I do see a change in the cruising industry in general, however. It is becoming less and less what it once was. The appeal of it is decreasing, in my personal opinion. Before, when I first started cruising, the meals were delicious, inclusive, and top-of-the-line. Now they have added actually restaurants on board that require extra money. For dining, they give you pagers because there is typically a 45 minute wait for dinner. This ship was the largest and newest I have ever been on, so the number of people was much higher than any other cruise. This made for more crowds and more children running around. I lost count of how many times I was shoved, stepped on, ran into, and had to wait on the elevator because a teenager pushed all of the buttons. So, ultimately, if I do take another cruise, it will be an adult cruise. No kids. Don’t get me wrong, it is a great way to do a family vacation, but it is just not my cup of tea anymore.

I remember a time when we cruised and we were upgraded to a suite. We only paid $780 for three of us to cruise. Those days are gone. Cruising used to be one of the most budget-friendly vacation options around. Those days are gone, I’m afraid. So, to pay the high cruise fees plus have to shell out for dining options, that isn’t economical at all, at least not for us.

The ports of call for us were St. Maarten, St. Kitts, San Juan, and Grand Turk. St. Maarten wasn’t quite what I thought it would be. We took a tour of the island on scooters, which was pretty cool.  We also saw some of the sea creatures, which was extra cool! The island itself smelled like sewage, so I’m not sure what that was about.

We got off of the ship for about an half of an hour in St. Kitts. It was mostly shops, people trying to sell you stuff, and trying to overpower you with monkeys and tours.

San Juan was pretty awesome. We did a tour of the forts and they were massive. The tour guide was great and the forts themselves were unbelievable. Because it was a short day for us to be in San Juan, we were rushed back onto the ship as soon as our tour was over, which was a little frustrating. A friend of mine from college lives in San Juan and I really wanted to visit him, but because of the line onto the ship and the fact that we had to be on the ship so quickly after our excursion, I didn’t get to see him. The likelihood of me going back to San Juan is remote, so not being able to catch up with him made me sad.

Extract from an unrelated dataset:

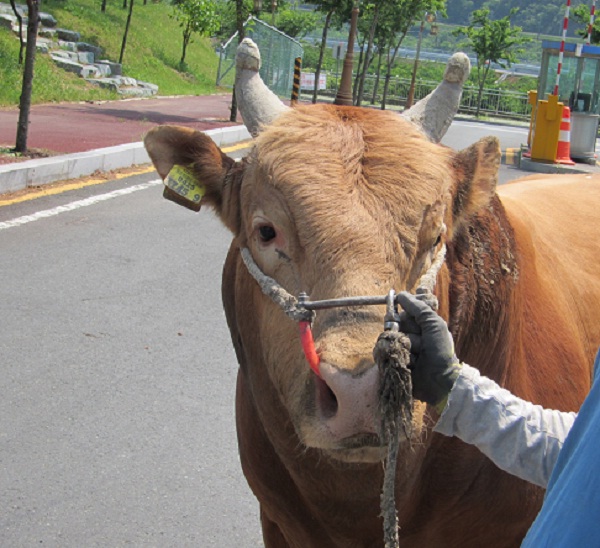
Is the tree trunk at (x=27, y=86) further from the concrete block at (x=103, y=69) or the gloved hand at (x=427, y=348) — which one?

Grand Turk was number one on this cruise. It was spectacular. We walked off of the ship right onto the beach. We spent the entire day there. I built a sand castle for the first time since I was a child. I have never actually been in the ocean as an adult. I have had my feet in, but I have never been in the water up to my neck. The Caribbean Sea is like clear bath water and I took advantage of that. We lounged in chair and enjoyed the company of each other as well as some new friends we met on the ship. That was a good day!

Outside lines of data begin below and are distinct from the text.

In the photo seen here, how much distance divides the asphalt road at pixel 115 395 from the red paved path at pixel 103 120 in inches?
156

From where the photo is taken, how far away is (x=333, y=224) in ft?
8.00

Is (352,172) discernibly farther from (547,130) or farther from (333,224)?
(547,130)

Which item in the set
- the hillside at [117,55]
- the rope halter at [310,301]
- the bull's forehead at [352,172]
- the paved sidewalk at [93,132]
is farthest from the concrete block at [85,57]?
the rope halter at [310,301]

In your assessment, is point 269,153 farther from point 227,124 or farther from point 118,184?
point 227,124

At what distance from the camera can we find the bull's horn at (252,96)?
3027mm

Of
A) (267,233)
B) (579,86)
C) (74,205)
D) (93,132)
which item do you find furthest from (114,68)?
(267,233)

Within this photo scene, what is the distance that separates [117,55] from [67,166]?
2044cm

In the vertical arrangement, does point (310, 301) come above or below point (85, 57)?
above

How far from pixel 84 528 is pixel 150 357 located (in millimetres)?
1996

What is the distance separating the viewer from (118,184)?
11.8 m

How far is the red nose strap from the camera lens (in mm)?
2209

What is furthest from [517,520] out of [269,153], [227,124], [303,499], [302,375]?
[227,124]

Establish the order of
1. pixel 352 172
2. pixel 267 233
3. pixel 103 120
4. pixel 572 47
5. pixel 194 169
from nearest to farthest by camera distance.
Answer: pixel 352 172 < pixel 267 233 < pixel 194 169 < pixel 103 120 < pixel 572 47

11707514_10206386146566344_8110240937227784763_nSo, all in all, I don’t think my experience had anything to do with Carnival. It had everything to do with me and the fact that I have changed as a person. The things I like and find enjoyable have changed and as a result, the things I prefer to do have changed. I prefer spending time relaxing on the beach at my mother-in-laws where I am not rushed and don’t have to deal with crowds of people. I prefer being hidden in the mountains with my husband. I prefer spending time with my son by the fire out back. I have grown up, I guess and with the change in my situation, I have evolved. I don’t have to fight the hustle and bustle of the public anymore. My life is more leisurely now than it ever has been. My stress level has decreased significantly. I don’t do the same things I used to. It only makes sense that the things I enjoy and the reasons I enjoyed them would naturally change as a result. And, really, I am glad for this. I am happy that I don’t have to run away. I would rather know that I’m different than I was before and accept that with an open mind, thus gravitating to the new things that come to me.